January 22, 2012 in City

WSU group to go to Cuba

Katie Roenigk Moscow-Pullman Daily News
 

When President Barack Obama lifted restrictions on travel to Cuba by academic, religious and cultural groups in 2011, officials at Washington State University were ready for the chance to plan a trip.

“We were one of the first schools to apply for a license to go into Cuba,” said spokesman Darin Watkins.

With the authorization process now complete, Watkins said a group of about 15 students, faculty and staff will head to Cuba from June 12 to 23 to learn about the Caribbean country’s culture. He said the visit, which is being organized through the Canadian company Authentic Cuba Travel, will include opportunities to learn about Cuba’s politics, religion, history, society, economics, agriculture and environmental concerns.

“There will be some visitation to central Cuba (and) an opportunity to see some old architecture,” Watkins said. “They’ll get a chance to meet and chat with people from the University of Havana and other government leaders.”

The company is working with a tribal group as well as the United Nations Educational, Scientific and Cultural Organization to develop portions of the group’s itinerary, he added.

Jessica Cassleman, assistant dean of WSU’s Honors College, said she hopes her students are forced to think in new ways when they enter to Cuba, a place United States citizens often know little about.

“We hear (about Cuba) through the news, but it’s very limited,” Cassleman said. “But there are many historical, sociological and political aspects of Cuba that are very important.”

For Manuel Garcia-Perez, an assistant professor in biological systems engineering at WSU, the trip has special significance. With family members still living in Cuba, Garcia-Perez said visiting the country can be painful. But he was supportive of the plan for an educational excursion to learn about what he called “the Cuban reality.”

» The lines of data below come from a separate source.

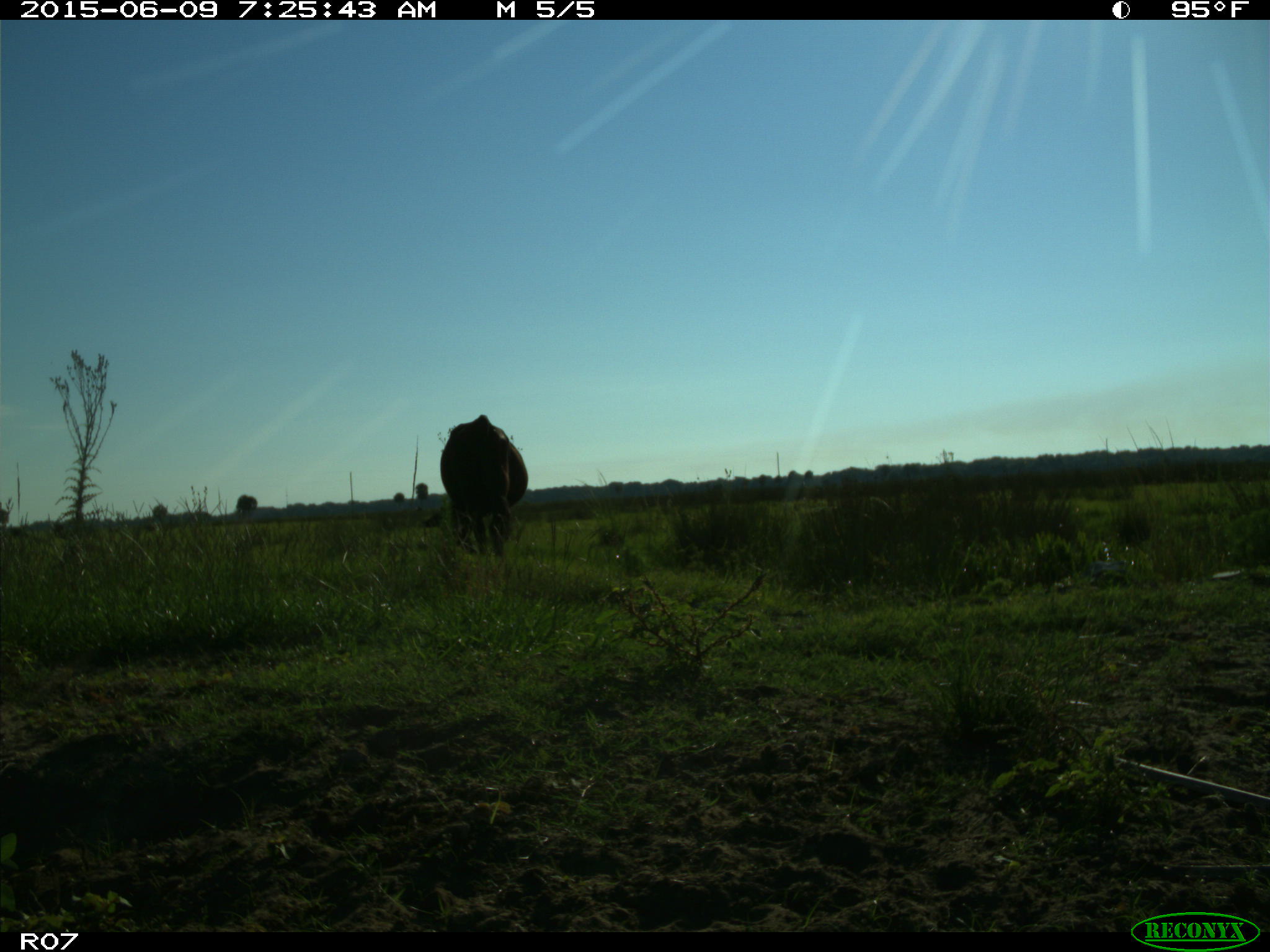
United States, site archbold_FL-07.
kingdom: Animalia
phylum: Chordata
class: Mammalia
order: Artiodactyla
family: Bovidae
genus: Bos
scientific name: Bos taurus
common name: domestic cow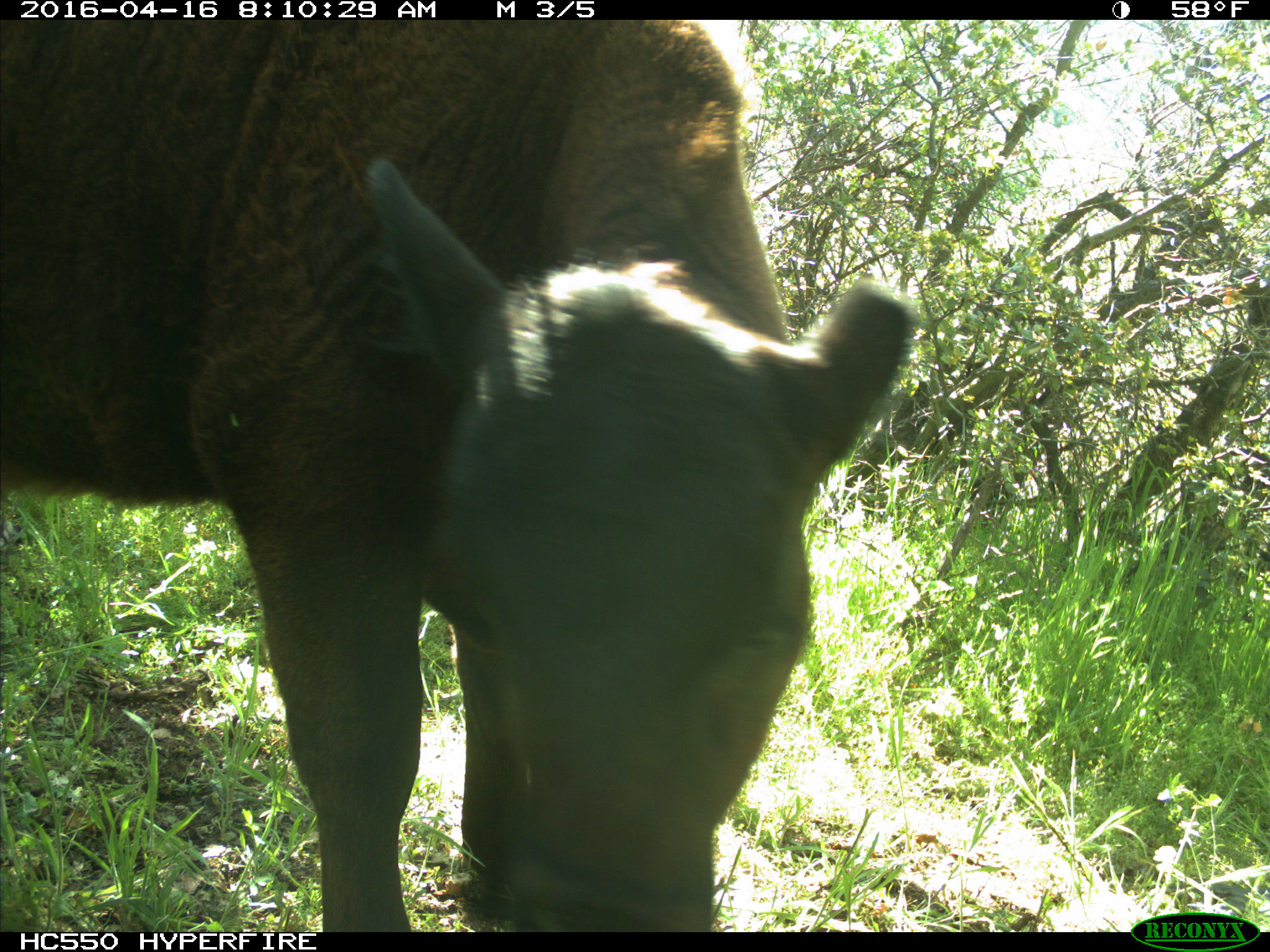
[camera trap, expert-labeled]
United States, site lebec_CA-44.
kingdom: Animalia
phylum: Chordata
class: Mammalia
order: Artiodactyla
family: Bovidae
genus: Bos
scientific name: Bos taurus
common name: domestic cow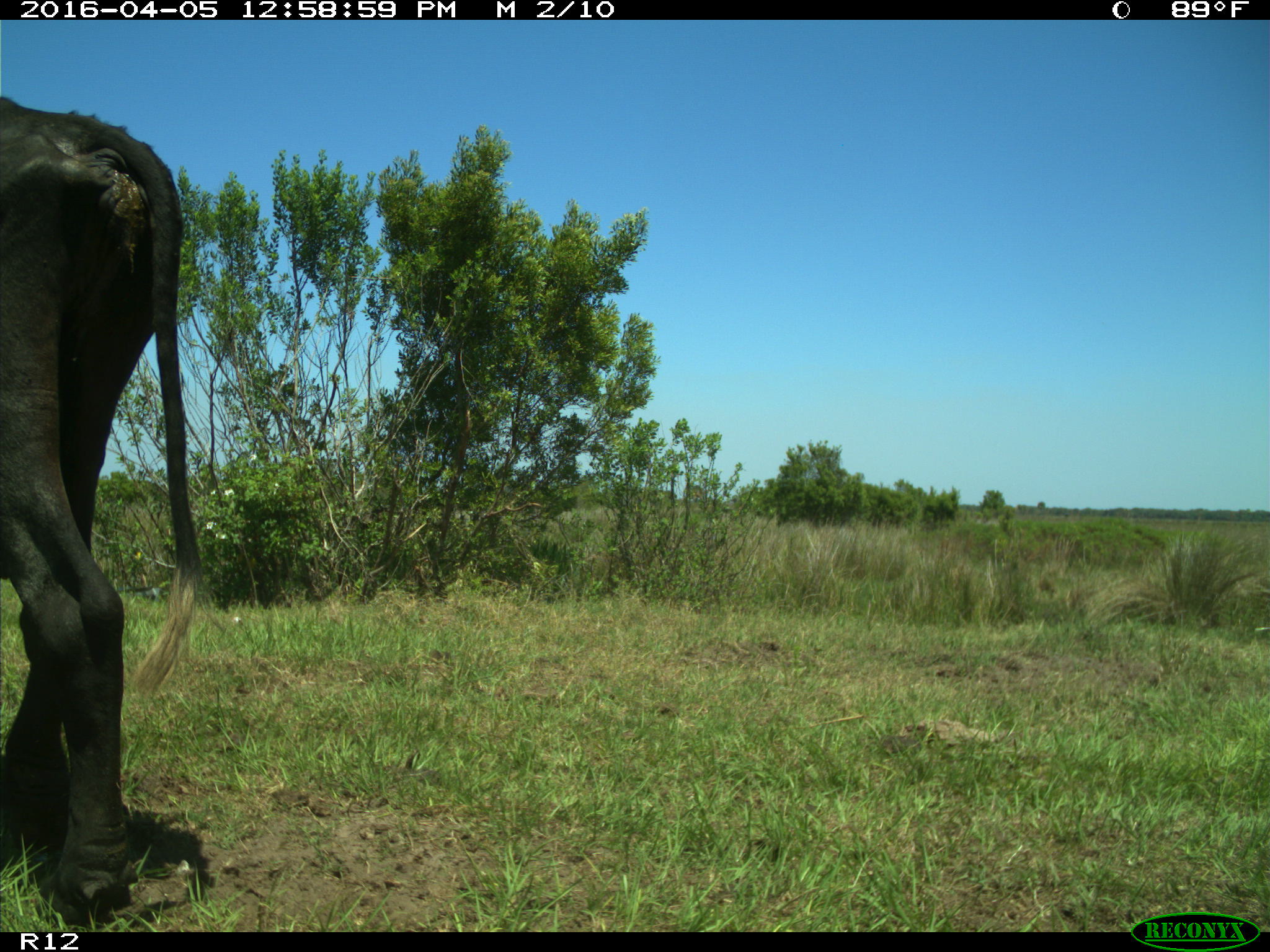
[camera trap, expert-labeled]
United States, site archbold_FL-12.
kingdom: Animalia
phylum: Chordata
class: Mammalia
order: Artiodactyla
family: Bovidae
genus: Bos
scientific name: Bos taurus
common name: domestic cow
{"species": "Bos taurus (domestic cow)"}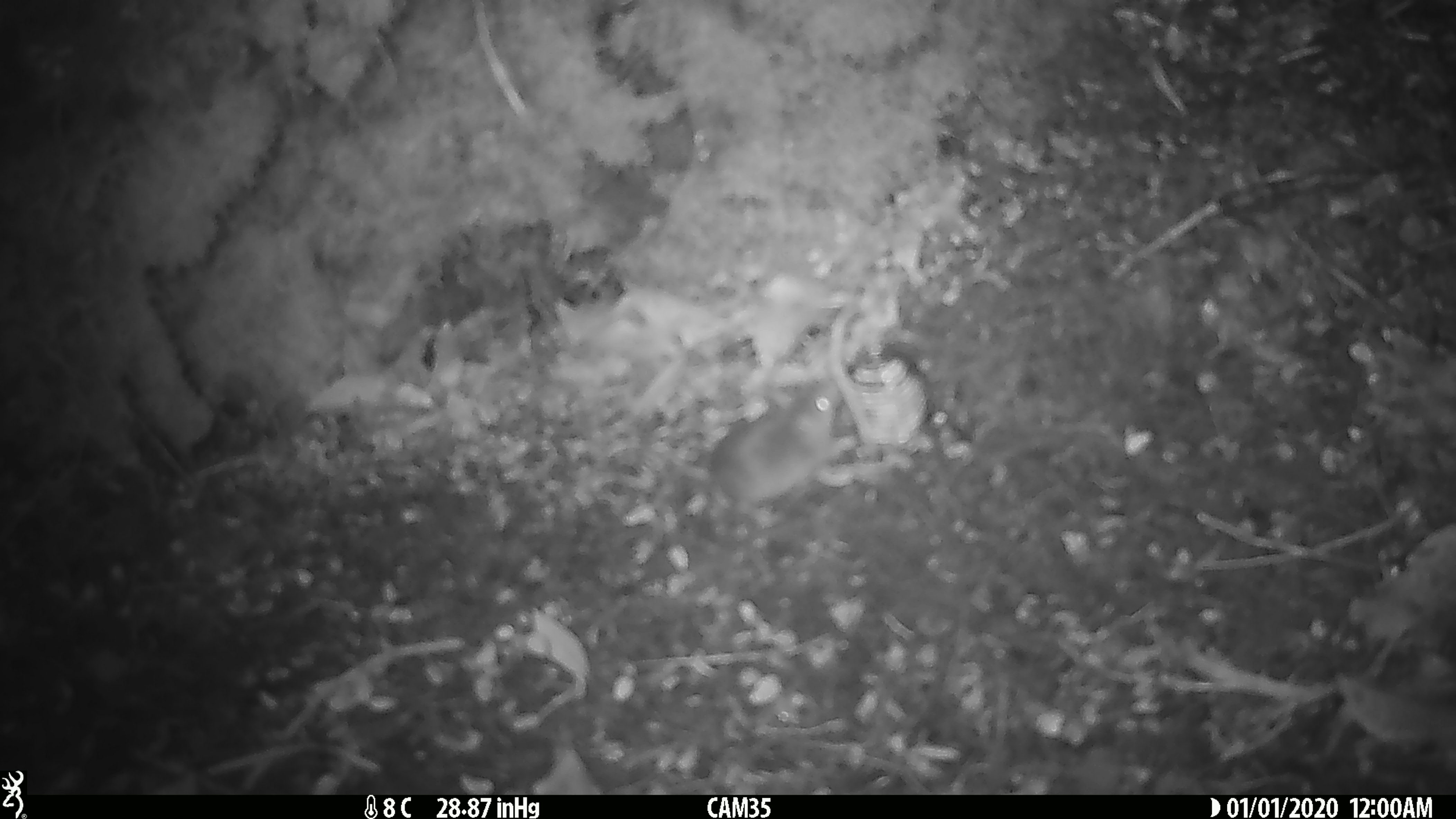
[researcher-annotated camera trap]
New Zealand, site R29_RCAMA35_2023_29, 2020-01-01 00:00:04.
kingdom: Animalia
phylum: Chordata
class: Mammalia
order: Rodentia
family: Muridae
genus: Mus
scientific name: Mus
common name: mouse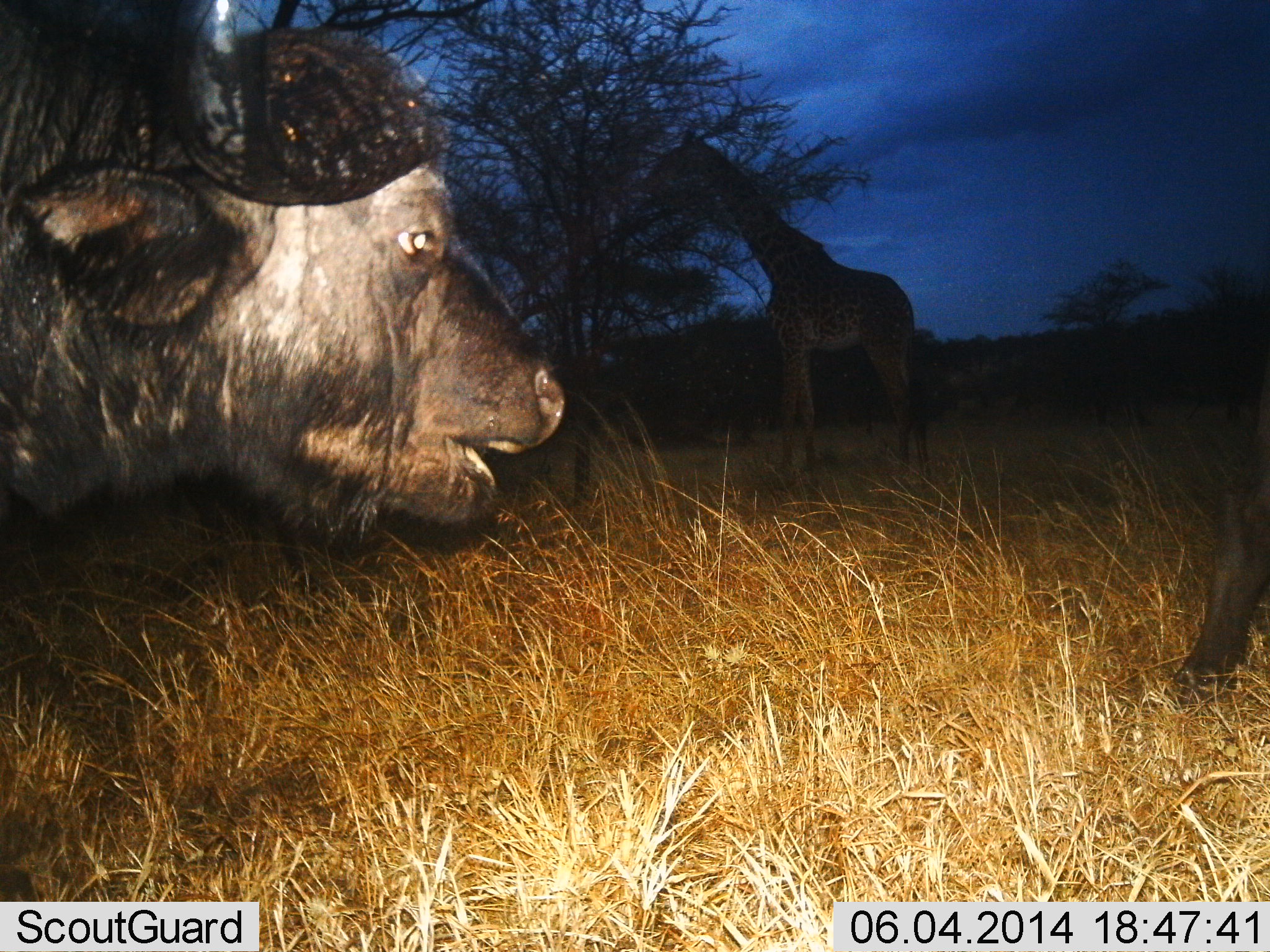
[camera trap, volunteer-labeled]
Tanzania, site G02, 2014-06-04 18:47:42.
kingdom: Animalia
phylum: Chordata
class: Mammalia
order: Artiodactyla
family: Bovidae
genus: Syncerus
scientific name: Syncerus caffer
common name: cape buffalo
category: buffalo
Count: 2.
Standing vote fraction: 55%.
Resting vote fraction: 0%.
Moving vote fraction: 73%.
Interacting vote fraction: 0%.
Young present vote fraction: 0%.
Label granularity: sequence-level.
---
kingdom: Animalia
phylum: Chordata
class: Mammalia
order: Artiodactyla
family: Giraffidae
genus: Giraffa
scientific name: Giraffa camelopardalis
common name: giraffe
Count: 1.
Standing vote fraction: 55%.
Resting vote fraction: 0%.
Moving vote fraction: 0%.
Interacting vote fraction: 0%.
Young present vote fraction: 0%.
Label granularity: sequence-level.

“Our students should be able to work across different cultures, so this kind of visit should be encouraged,” he said in an email.

He also said a firsthand experience in Cuba is an “excellent way to teach … the value of the freedom we have in the U.S.”

Two comments on this story so far. Add yours!
  • arroyoribera on January 23 at 9:33 p.m.

    Hopefully the WSU students - and perhaps most of all professor Manuel Garcia Perez - will be made aware of the irony of their trip. Let me be specific - Cubans who come to the US can and do frequently return to Cuba to visit relatives. US citizens can not legally travel to Cuba without a license from the US Department of Treasury. Permits are offered for specific and limited purposes, such as education or journalism. While tens of thousands of US citizens do visit Cuba every year, they do so illegally, at risk of tens of thousands of dollars in fines and significant jail time.

    I would encourage Garcia-Perez to talk in depth of Cubans arriving in the Pacific Northwest in the middle of the current economic crisis and understand their concept of US freedom. In many cases it is not at all what the privileged Prof. Garcia-Perez may think. Faced with unemployment, racism, lack of medical care and other problems, some regret their decision to have abandoned homeland and family for the bright, shining lie that economic refugees masquerading as political refugees sometimes find.

  • arroyoribera on January 23 at 9:35 p.m.

    I did intend to sign my name to my comment above.